# Document excerpt:
** begin **
# Skim coating exterior wood



## chrisn (Dec 23, 2007)

stromer3 said:


> I am in the process of painting the exterior of my home and am trying to repair surface imperfections in previously painted wood. Old paint buildup and partial removal leaves sections where I need to skim coat to even out the surface. I would then be priming and coating with 2 coats of paint. The desired result would be a nice flat finish. I understand that this would be easy to do on indoor drywall. Just apply spackle, sand and paint. Exterior wood is a different story.
> 
> What is the best product to use for this. Most suppliers of products say their product is only designed for holes and cracks. If skim coating is done, the product will probably flake off.
> 
> Thanks, Rick


 

They are not lying( amazingly enough)
I have not found anything that really works in the case.

Dap crackshot exterior spackle will work to some extent, but I would not rely on it too muck


----------



## poppameth (Oct 2, 2008)

X-I-M Peelbond can help with this to an extent. Nothing will work well and make it perfectly flat.


----------



## housepaintingny (Jul 25, 2009)

If you are trying to blend in, level out the edges of paint, where you have scraped loose paint off of you can use an orbit sander with 60 grit to feather sand the edges, to blend. The Bondo company also makes an exterior product for wood that works well, but you have to work pretty fast with it.


----------
** end **
# Material:
** begin **
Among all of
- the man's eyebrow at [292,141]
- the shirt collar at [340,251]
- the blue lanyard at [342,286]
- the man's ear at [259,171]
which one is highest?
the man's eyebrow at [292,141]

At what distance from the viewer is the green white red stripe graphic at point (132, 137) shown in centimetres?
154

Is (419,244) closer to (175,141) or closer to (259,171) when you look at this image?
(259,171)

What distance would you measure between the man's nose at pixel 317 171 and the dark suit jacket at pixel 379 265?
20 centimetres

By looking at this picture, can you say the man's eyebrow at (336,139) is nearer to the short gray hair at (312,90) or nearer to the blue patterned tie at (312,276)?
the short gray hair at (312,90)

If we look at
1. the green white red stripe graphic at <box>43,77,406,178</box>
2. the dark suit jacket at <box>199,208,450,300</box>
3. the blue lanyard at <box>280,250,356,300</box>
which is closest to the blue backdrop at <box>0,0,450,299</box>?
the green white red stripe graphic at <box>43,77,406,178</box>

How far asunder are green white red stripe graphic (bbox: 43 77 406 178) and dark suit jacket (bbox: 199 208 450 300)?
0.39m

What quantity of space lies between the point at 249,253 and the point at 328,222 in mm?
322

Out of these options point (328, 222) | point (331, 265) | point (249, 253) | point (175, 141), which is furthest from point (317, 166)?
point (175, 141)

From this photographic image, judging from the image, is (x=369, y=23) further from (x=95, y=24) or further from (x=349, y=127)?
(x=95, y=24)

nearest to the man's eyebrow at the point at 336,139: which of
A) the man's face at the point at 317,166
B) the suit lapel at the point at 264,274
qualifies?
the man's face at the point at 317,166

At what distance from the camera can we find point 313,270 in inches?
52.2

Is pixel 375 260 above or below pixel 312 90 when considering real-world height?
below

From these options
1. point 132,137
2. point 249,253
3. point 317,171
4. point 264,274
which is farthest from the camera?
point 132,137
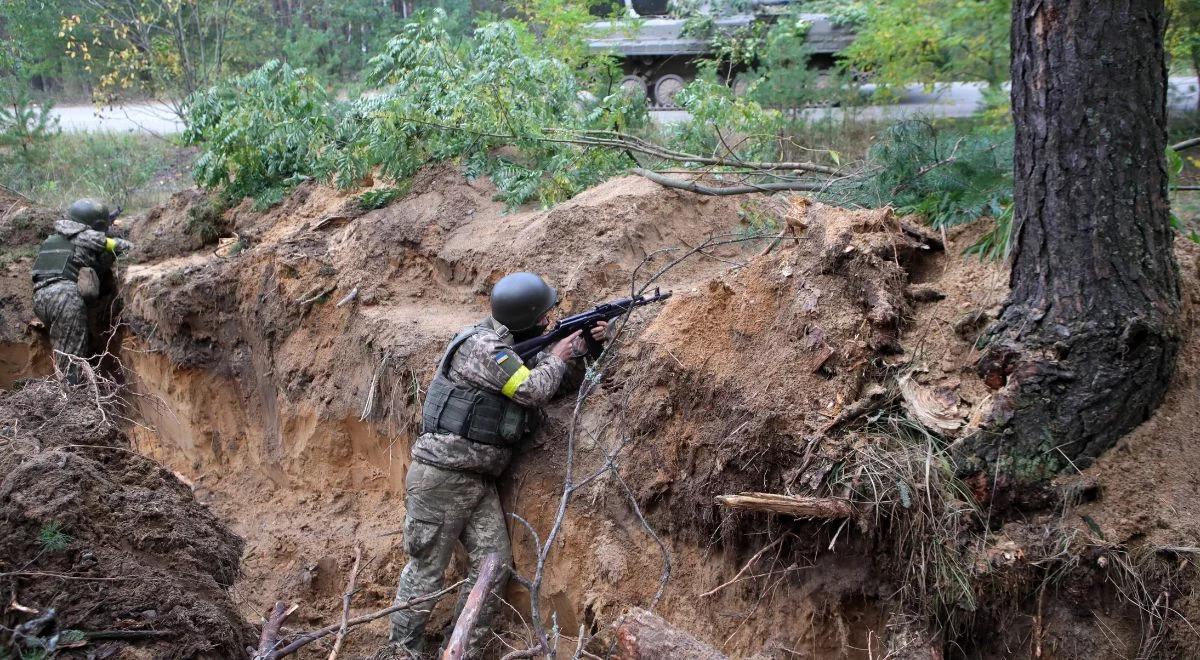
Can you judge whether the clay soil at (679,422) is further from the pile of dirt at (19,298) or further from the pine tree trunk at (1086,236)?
the pile of dirt at (19,298)

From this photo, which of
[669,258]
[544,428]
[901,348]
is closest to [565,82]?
[669,258]

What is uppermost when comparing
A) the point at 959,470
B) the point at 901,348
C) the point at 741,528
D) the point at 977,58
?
the point at 977,58

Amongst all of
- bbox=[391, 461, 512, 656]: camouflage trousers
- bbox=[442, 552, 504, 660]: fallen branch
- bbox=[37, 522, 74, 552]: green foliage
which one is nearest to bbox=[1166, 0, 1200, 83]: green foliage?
bbox=[391, 461, 512, 656]: camouflage trousers

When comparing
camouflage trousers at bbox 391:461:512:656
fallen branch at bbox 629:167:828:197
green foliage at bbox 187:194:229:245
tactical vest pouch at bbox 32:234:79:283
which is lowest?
camouflage trousers at bbox 391:461:512:656

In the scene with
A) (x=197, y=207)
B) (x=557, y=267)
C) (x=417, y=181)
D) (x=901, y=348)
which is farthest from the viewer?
(x=197, y=207)

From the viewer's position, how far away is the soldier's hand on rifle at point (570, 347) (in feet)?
17.5

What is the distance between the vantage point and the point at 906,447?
411cm

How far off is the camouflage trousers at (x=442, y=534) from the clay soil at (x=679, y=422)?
0.17m

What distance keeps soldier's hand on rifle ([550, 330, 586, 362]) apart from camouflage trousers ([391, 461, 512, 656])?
89 centimetres

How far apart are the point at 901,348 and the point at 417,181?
16.9 feet

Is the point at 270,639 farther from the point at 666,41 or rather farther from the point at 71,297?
the point at 666,41

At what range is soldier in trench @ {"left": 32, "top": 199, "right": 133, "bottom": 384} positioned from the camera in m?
9.84

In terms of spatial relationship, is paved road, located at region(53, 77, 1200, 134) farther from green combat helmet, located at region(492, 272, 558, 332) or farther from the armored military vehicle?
green combat helmet, located at region(492, 272, 558, 332)

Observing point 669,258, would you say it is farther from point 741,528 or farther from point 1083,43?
point 1083,43
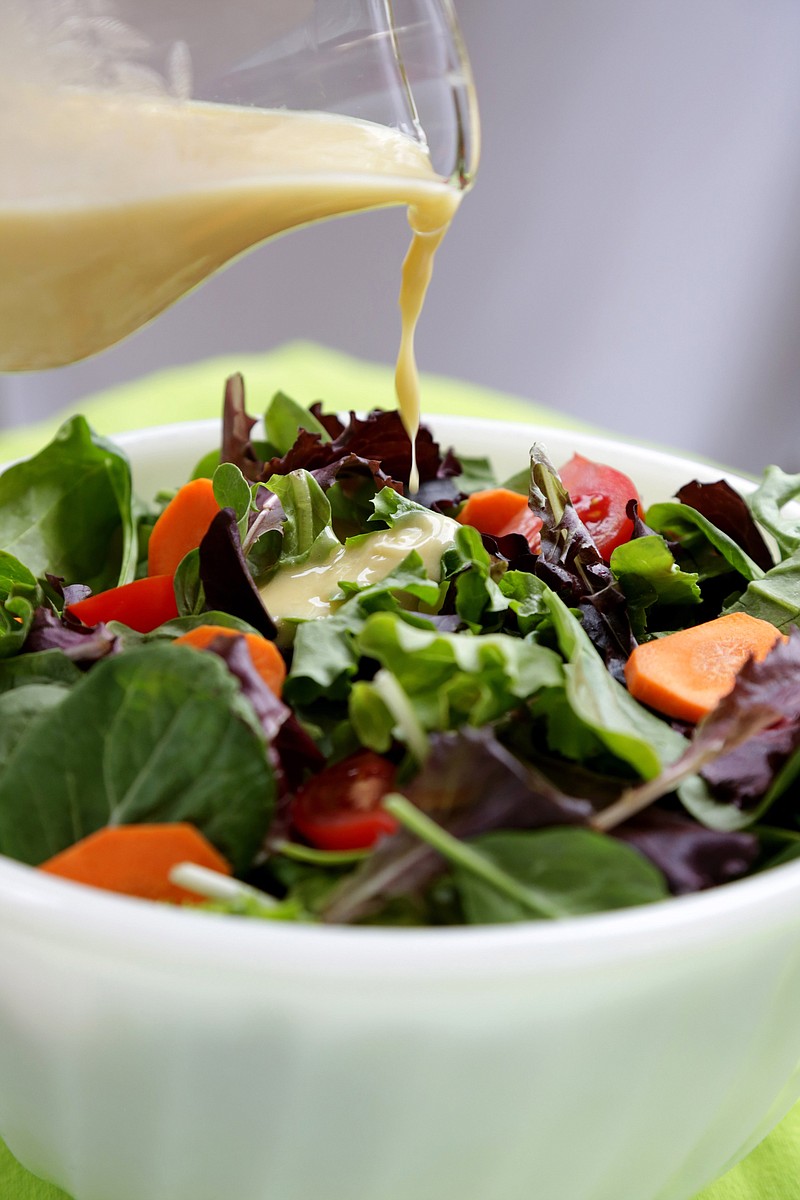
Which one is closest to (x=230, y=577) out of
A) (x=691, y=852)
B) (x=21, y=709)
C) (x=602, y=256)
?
(x=21, y=709)

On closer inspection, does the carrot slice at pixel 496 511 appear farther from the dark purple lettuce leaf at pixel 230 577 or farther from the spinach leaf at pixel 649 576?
the dark purple lettuce leaf at pixel 230 577

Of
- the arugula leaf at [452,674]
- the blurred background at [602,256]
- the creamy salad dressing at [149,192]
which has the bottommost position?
the blurred background at [602,256]

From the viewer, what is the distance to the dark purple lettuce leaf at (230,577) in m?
0.94

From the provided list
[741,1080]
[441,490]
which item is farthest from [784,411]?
[741,1080]

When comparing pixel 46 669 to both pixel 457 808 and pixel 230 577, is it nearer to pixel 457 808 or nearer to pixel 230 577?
pixel 230 577

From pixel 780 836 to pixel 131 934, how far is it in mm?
428

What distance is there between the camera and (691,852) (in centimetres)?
71

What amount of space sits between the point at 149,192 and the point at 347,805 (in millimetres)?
490

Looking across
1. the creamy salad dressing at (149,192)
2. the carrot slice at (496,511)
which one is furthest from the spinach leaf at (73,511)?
the carrot slice at (496,511)

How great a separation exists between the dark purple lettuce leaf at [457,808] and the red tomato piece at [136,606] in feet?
1.44

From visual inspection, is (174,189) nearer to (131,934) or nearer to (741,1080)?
(131,934)

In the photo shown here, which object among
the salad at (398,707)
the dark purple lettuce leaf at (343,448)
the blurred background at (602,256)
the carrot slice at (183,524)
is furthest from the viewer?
the blurred background at (602,256)

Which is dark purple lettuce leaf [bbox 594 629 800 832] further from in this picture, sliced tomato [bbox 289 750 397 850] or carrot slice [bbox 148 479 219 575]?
carrot slice [bbox 148 479 219 575]

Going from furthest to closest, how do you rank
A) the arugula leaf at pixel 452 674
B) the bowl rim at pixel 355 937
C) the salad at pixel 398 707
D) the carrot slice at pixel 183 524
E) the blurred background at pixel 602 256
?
the blurred background at pixel 602 256
the carrot slice at pixel 183 524
the arugula leaf at pixel 452 674
the salad at pixel 398 707
the bowl rim at pixel 355 937
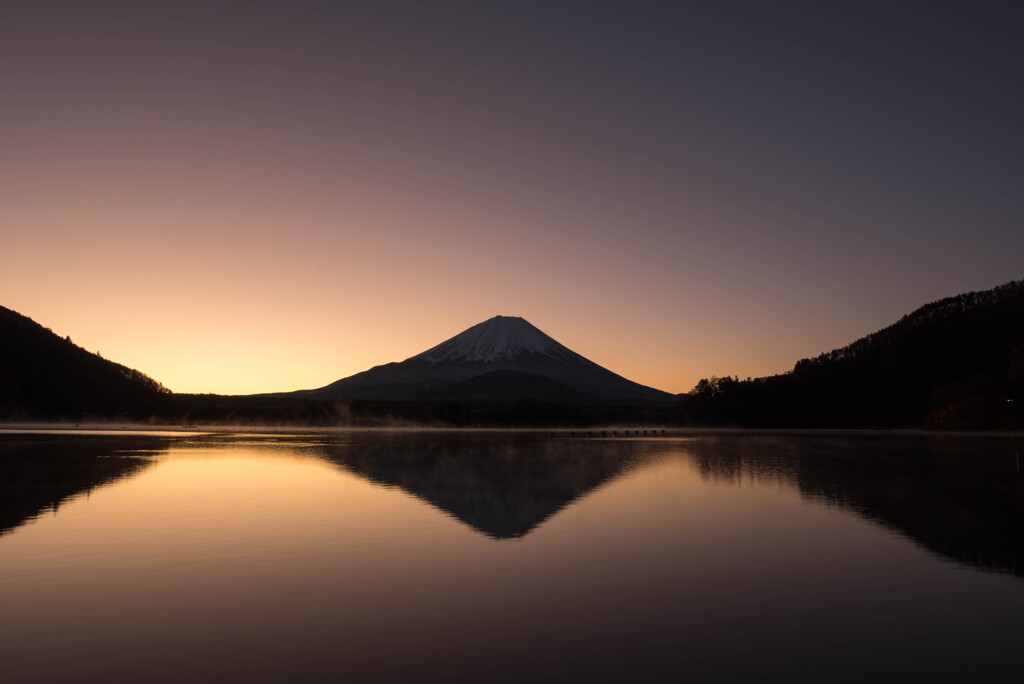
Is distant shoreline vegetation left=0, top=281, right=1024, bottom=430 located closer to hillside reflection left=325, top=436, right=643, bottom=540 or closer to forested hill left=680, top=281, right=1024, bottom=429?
forested hill left=680, top=281, right=1024, bottom=429

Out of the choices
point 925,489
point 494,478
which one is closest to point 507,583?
point 494,478

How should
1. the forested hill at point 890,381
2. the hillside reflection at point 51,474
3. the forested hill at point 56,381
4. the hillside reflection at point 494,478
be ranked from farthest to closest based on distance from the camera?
the forested hill at point 56,381 < the forested hill at point 890,381 < the hillside reflection at point 51,474 < the hillside reflection at point 494,478

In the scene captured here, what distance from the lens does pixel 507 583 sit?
51.8 feet

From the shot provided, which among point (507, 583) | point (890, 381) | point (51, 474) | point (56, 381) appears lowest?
point (507, 583)

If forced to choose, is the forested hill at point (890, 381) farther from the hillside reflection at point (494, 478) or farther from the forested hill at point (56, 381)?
the forested hill at point (56, 381)

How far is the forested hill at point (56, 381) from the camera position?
15588 cm

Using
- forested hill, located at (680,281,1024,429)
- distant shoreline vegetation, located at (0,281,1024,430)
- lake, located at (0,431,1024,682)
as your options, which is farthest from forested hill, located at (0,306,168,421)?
lake, located at (0,431,1024,682)

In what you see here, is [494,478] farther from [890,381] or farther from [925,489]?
[890,381]

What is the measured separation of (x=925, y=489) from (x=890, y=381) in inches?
5049

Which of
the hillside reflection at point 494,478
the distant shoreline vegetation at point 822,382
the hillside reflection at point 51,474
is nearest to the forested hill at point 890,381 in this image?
the distant shoreline vegetation at point 822,382

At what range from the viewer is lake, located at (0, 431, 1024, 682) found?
425 inches

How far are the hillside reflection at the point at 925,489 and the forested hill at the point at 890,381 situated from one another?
7768 cm

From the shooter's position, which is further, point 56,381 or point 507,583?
point 56,381

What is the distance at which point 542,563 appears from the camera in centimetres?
1791
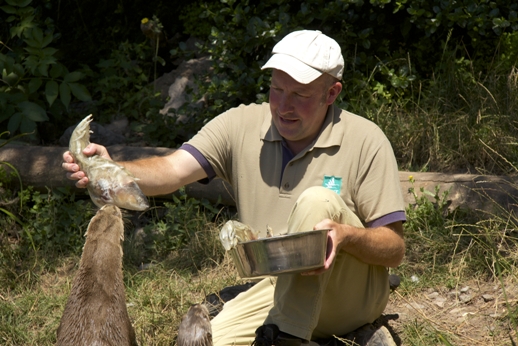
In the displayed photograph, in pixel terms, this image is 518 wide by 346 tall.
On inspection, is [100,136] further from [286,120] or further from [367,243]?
[367,243]

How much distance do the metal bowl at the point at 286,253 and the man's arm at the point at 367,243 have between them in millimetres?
95

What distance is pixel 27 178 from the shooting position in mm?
5766

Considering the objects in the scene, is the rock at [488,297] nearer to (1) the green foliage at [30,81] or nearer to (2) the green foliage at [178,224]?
(2) the green foliage at [178,224]

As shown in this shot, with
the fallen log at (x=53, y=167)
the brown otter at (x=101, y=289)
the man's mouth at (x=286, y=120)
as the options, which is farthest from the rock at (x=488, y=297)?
the brown otter at (x=101, y=289)

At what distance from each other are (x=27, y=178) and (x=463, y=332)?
3391 millimetres

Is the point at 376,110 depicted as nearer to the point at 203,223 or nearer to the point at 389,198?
the point at 203,223

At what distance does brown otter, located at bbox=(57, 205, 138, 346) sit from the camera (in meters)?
3.54

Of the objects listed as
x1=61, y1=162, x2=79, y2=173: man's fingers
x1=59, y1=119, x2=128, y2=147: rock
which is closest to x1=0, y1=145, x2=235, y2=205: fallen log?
x1=59, y1=119, x2=128, y2=147: rock

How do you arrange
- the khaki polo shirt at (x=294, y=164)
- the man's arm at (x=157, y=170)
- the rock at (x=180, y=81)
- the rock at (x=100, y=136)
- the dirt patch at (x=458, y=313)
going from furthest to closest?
1. the rock at (x=180, y=81)
2. the rock at (x=100, y=136)
3. the dirt patch at (x=458, y=313)
4. the khaki polo shirt at (x=294, y=164)
5. the man's arm at (x=157, y=170)

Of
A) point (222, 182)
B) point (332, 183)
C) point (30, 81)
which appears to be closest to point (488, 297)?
point (332, 183)

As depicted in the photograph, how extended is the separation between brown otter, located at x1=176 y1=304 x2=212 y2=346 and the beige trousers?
44cm

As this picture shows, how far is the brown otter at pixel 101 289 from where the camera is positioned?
3539mm

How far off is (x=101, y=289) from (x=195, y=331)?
2.04 feet

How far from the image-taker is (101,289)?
11.8 ft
** end **
# Instructions:
- A) Write out the part of the skim coating thread starting with "They are not" and going on through "(Oct 2, 2008)".
- B) Answer these questions from the skim coating thread:
(i) How many coats of paint does the original poster plan to apply after priming?
(ii) What grit of sandpaper does housepaintingny suggest using with the orbit sander?
(iii) Which product does poppameth say can help to an extent?

# Outputs by task:
- A)
They are not lying( amazingly enough)
I have not found anything that really works in the case.

Dap crackshot exterior spackle will work to some extent, but I would not rely on it too muck


----------



## poppameth (Oct 2, 2008)

- B)
(i) Two coats.
(ii) 60 grit.
(iii) X-I-M Peelbond.